Mining the Tagged Web

Searching the World Wide Web for authoritative sources of information about a given topic can be a daunting task. Consulting Google to track down “jaguar,” for example, generates an alarming list of more than 7 million documents—a mad muddle of entries about cars, animals, sports teams, computers, and a town in Poland.

One reason for Google’s current success as a search engine, however, is its uncanny ability to place relevant documents high in its listings. An important component of Google’s winning recipe for judging relevance is an algorithm that tabulates “votes” on a Web page’s importance. Each link to a page counts as a vote of support for that page. Pages to which many other pages point rank higher than those to which few or no pages point.

In effect, Google takes advantage of the Web’s intricate structure, and this structure itself has been the target of considerable research.

Several years ago, researchers at the IBM Almaden Research Center in San Jose, Calif., began an effort to study the Web as a mathematical graph—a collection of nodes (representing Web pages) and lines (representing hyperlinks). They were interested in studying various properties of this graph, including its diameter and connectedness, to obtain insights into algorithms for crawling and searching the Web and to characterize the Web’s sociological evolution.

To obtain data, the researchers conducted Web crawls that encompassed 200 million pages and 1.5 billion hyperlinks. They confirmed that the distribution of pages and link number follows a simple mathematical relationship known as a power law. In essence, most pages incorporate just a few outgoing links, whereas a few pages have a huge number.

The power-law relationship indicates that the probability of a Web user coming across a document with a large number of outgoing links is significantly higher than it would be if the links were randomly distributed.

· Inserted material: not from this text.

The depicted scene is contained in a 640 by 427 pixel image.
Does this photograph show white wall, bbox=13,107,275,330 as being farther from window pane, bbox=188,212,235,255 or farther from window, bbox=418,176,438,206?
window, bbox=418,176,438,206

Earlier research had also suggested that two randomly chosen documents on the Web are, on average, only 19 clicks away from each other. The IBM study, conducted on a larger sample of the Web, revealed some subtleties. Significant portions of the Web cannot be reached at all from other significant portions of the Web. Moreover, although a large number of pairs of pages can be bridged, the paths may often go through hundreds of intermediate pages.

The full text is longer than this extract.